Given an array of positive integers, you need to return the number of subarrays where the first and last elements of the subarray are the largest element in that subarray.

For example, if nums = [1,4,3,3,2], the solution should count how many subarrays have the first and last elements as the largest value, which in this case is 6.

Examples

Example 1

Input: nums = [1,4,3,3,2]

Output: 6

There are 6 subarrays which have the first and the last elements equal to the largest element of the subarray: Hence, we return 6.

Example 2

Input: nums = [3,3,3]

Output: 6

There are 6 subarrays which have the first and the last elements equal to the largest element of the subarray: Hence, we return 6.

Example 3

Input: nums = [1]

Output: 1

There is a single subarray of nums which is [ 1 ] , with its largest element 1. The first element is 1 and the last element is also 1. Hence, we return 1.

Constraints

  • 1 <= nums.length <= 105
  • 1 <= nums[i] <= 109

Solution Approach

Binary Search over the Answer Space

To optimize the solution, binary search can be used to find the number of valid subarrays in a specified range. This method narrows down the solution space and helps to efficiently count subarrays where the boundary elements are the largest.

Stack-based Counting

A monotonic stack is used to track valid subarrays. For each element, we calculate how many subarrays end with it, ensuring that the first and last elements are equal to the largest element in the subarray.

Dynamic Sliding Window

A sliding window approach can also be used, dynamically adjusting the boundaries of subarrays while counting only the ones that satisfy the condition where both boundary elements are the largest.

Complexity Analysis

Metric Value
Time Depends on the final approach
Space Depends on the final approach

The time and space complexities of this problem depend on the final approach. A binary search solution typically offers better performance than brute force methods, especially when combined with a stack or sliding window to track subarrays.

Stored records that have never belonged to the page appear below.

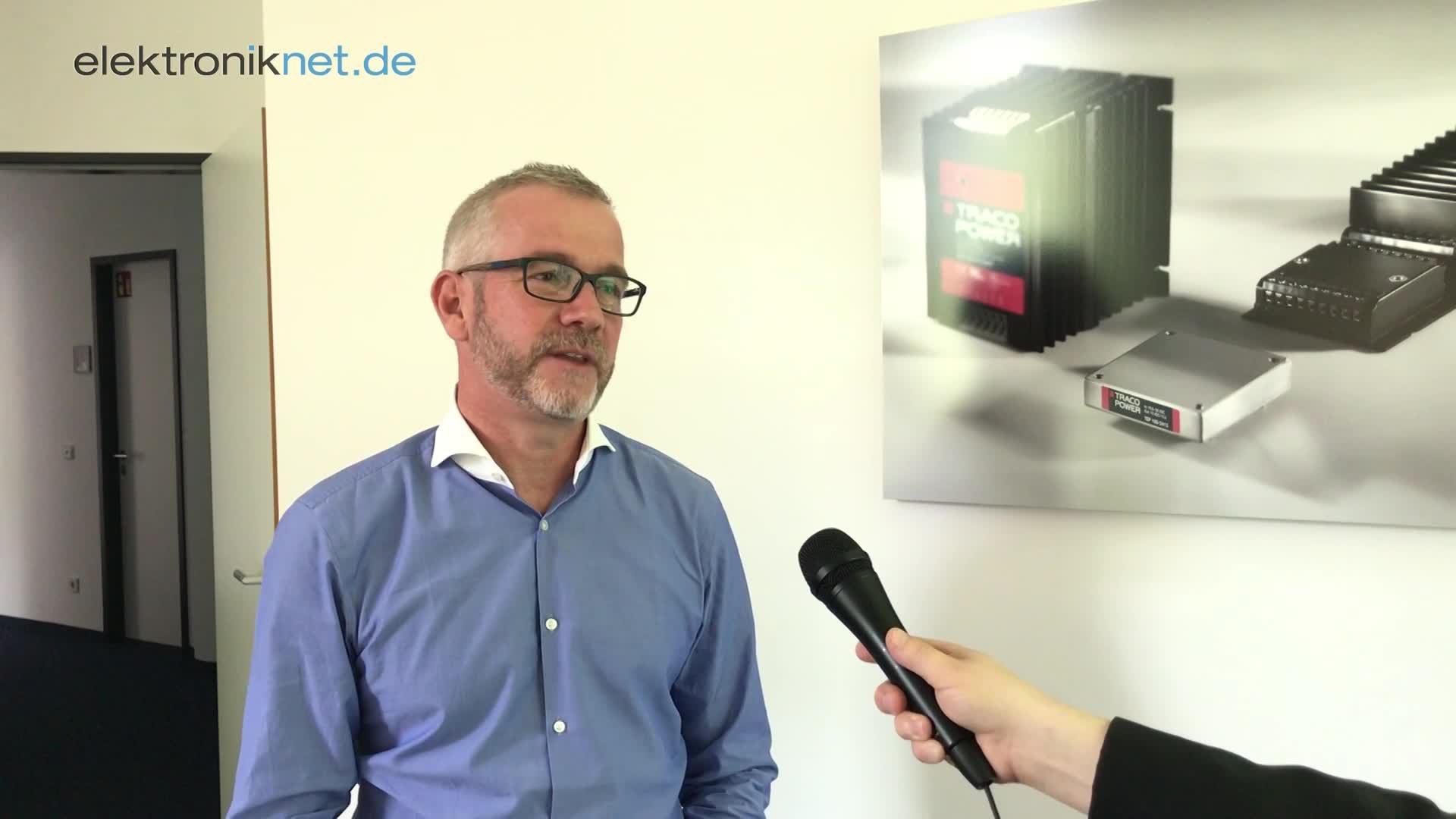Stefan Schaffhauser, CEO der Traco Power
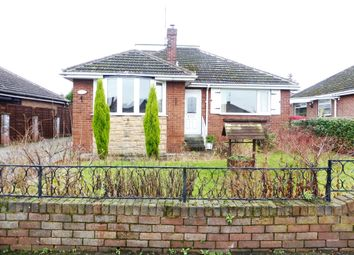 Thumbnail 3 bedroom detached bungalow for sale in Broadway, Brinsworth, Rotherham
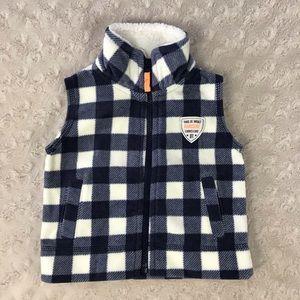 Carter's Fleece Vest Blue White Plaid Check Orange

What Interviewers Usually Probe

  • Ability to optimize brute force solutions using binary search and stacks.
  • Understanding of monotonic stacks for tracking subarray boundaries.
  • Skill in reducing time complexity by focusing on valid subarray counts.

Common Pitfalls or Variants

Common pitfalls

  • Ignoring the need to check both the first and last elements of the subarray during counting.
  • Relying on brute force counting without optimizing using binary search or stack methods.
  • Misunderstanding the boundary conditions when using sliding window techniques.

Follow-up variants

  • Variation with larger subarrays or larger input sizes.
  • Handling arrays with repeated values efficiently.
  • Different ways to approach the binary search or stack-based optimization.

FAQ

How do I optimize the solution for the problem 'Find the Number of Subarrays Where Boundary Elements Are Maximum'?

You can use binary search over the valid answer space combined with stack-based techniques to efficiently count valid subarrays.

What is the time complexity for this problem?

The time complexity depends on the approach used. Binary search combined with a stack can offer a more efficient solution than brute force.

How does a monotonic stack help in solving this problem?

A monotonic stack helps in efficiently counting subarrays by tracking the valid subarrays ending at each element while ensuring the boundaries are the largest.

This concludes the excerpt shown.